**Task statement**.
Print the material below verbatim, line for line, omitting the pictures.
<<<<
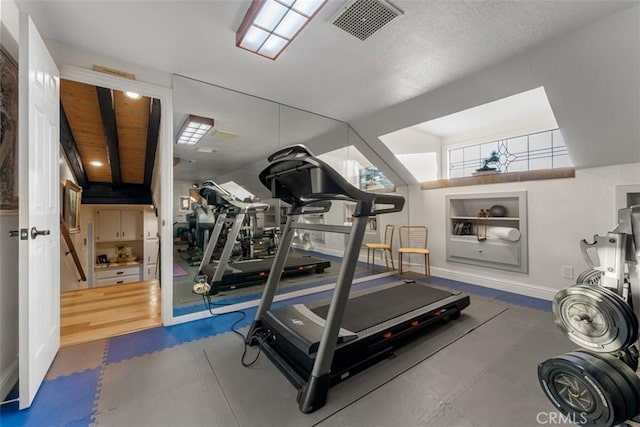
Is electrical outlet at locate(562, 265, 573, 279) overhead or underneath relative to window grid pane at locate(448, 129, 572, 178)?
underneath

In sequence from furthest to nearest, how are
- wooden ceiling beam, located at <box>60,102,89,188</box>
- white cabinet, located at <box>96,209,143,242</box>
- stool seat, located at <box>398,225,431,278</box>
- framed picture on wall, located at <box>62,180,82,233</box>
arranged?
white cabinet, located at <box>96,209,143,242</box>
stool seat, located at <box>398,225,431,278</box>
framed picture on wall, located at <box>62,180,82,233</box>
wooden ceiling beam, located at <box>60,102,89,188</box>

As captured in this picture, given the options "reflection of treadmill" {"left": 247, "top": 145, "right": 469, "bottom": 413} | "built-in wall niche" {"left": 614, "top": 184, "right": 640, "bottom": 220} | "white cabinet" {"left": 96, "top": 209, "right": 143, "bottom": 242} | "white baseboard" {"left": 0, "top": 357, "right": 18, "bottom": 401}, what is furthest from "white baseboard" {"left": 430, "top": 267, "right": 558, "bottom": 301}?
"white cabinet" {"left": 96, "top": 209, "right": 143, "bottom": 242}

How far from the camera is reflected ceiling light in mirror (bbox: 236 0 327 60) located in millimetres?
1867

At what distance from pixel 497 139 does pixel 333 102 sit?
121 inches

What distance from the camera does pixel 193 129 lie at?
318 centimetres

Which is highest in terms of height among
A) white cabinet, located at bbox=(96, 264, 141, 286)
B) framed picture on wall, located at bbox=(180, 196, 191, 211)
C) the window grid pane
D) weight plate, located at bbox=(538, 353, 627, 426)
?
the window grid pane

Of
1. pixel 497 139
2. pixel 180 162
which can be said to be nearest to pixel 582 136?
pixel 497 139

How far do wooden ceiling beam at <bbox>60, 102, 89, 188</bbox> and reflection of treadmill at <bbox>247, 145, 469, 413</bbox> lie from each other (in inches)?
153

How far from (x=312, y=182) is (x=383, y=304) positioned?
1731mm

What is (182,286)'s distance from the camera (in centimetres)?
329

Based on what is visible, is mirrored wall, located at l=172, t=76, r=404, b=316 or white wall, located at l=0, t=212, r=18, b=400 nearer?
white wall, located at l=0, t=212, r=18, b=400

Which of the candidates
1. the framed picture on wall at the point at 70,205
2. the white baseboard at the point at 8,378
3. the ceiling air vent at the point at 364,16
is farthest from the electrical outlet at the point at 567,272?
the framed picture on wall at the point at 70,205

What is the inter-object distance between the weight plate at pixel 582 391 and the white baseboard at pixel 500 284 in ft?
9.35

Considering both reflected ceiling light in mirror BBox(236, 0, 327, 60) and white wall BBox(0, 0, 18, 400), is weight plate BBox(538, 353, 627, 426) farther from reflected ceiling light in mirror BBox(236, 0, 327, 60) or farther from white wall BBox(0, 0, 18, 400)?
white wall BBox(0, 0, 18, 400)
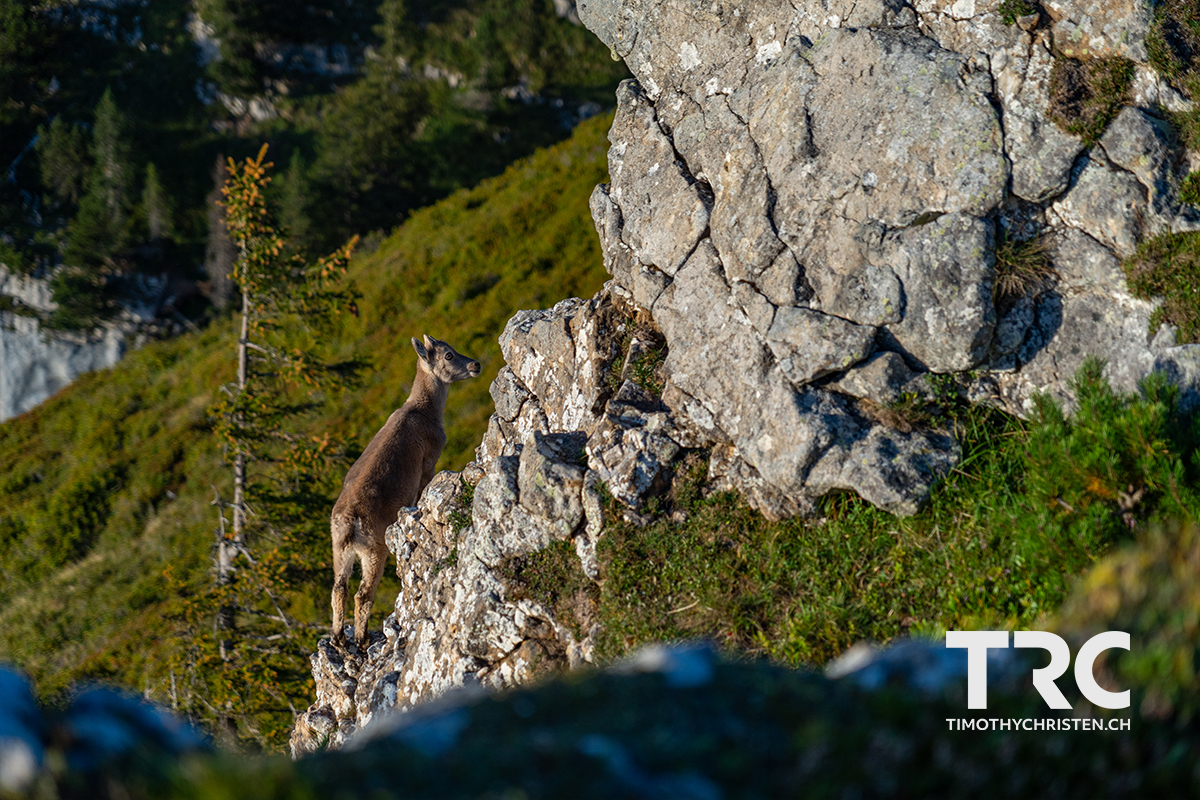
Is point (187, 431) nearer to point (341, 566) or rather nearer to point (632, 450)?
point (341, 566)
>>>>
**Solution to the problem**.
Is electrical outlet at locate(562, 265, 573, 279) overhead or underneath relative to window grid pane at locate(448, 129, 572, 178)?
underneath

In sequence from furthest to nearest, how are
- wooden ceiling beam, located at <box>60,102,89,188</box>
- white cabinet, located at <box>96,209,143,242</box>
- stool seat, located at <box>398,225,431,278</box>
- framed picture on wall, located at <box>62,180,82,233</box>
arranged?
white cabinet, located at <box>96,209,143,242</box>
stool seat, located at <box>398,225,431,278</box>
framed picture on wall, located at <box>62,180,82,233</box>
wooden ceiling beam, located at <box>60,102,89,188</box>

As captured in this picture, given the options "reflection of treadmill" {"left": 247, "top": 145, "right": 469, "bottom": 413} | "built-in wall niche" {"left": 614, "top": 184, "right": 640, "bottom": 220} | "white cabinet" {"left": 96, "top": 209, "right": 143, "bottom": 242} | "white baseboard" {"left": 0, "top": 357, "right": 18, "bottom": 401}, what is furthest from "white baseboard" {"left": 430, "top": 267, "right": 558, "bottom": 301}?
"white cabinet" {"left": 96, "top": 209, "right": 143, "bottom": 242}

How far from the camera is reflected ceiling light in mirror (bbox: 236 0 327 60) located in millimetres?
1867

At what distance from pixel 497 139 does pixel 333 102 sit?
121 inches

What distance from the camera does pixel 193 129 lie at?
318 centimetres

Which is highest in terms of height among
A) white cabinet, located at bbox=(96, 264, 141, 286)
B) framed picture on wall, located at bbox=(180, 196, 191, 211)
C) the window grid pane
D) weight plate, located at bbox=(538, 353, 627, 426)
?
the window grid pane

Of
1. pixel 497 139
2. pixel 180 162
which can be said to be nearest to pixel 582 136?
pixel 497 139

How far do wooden ceiling beam at <bbox>60, 102, 89, 188</bbox> and reflection of treadmill at <bbox>247, 145, 469, 413</bbox> lie from each other (in inches)?
153

How far from (x=312, y=182) is (x=383, y=304) positioned?
1731mm

What is (182,286)'s distance from the camera (in centimetres)?
329

Based on what is visible, is mirrored wall, located at l=172, t=76, r=404, b=316 or white wall, located at l=0, t=212, r=18, b=400 nearer?
white wall, located at l=0, t=212, r=18, b=400

Which of the candidates
1. the framed picture on wall at the point at 70,205
2. the white baseboard at the point at 8,378
3. the ceiling air vent at the point at 364,16
is farthest from the electrical outlet at the point at 567,272?
the framed picture on wall at the point at 70,205

What is the inter-object distance between the weight plate at pixel 582 391 and the white baseboard at pixel 500 284 in ft?
9.35

Considering both reflected ceiling light in mirror BBox(236, 0, 327, 60) and white wall BBox(0, 0, 18, 400), is weight plate BBox(538, 353, 627, 426) farther from reflected ceiling light in mirror BBox(236, 0, 327, 60) or farther from white wall BBox(0, 0, 18, 400)?
white wall BBox(0, 0, 18, 400)
Is point (187, 431) nearer to point (341, 566) or rather nearer to point (632, 450)?
point (341, 566)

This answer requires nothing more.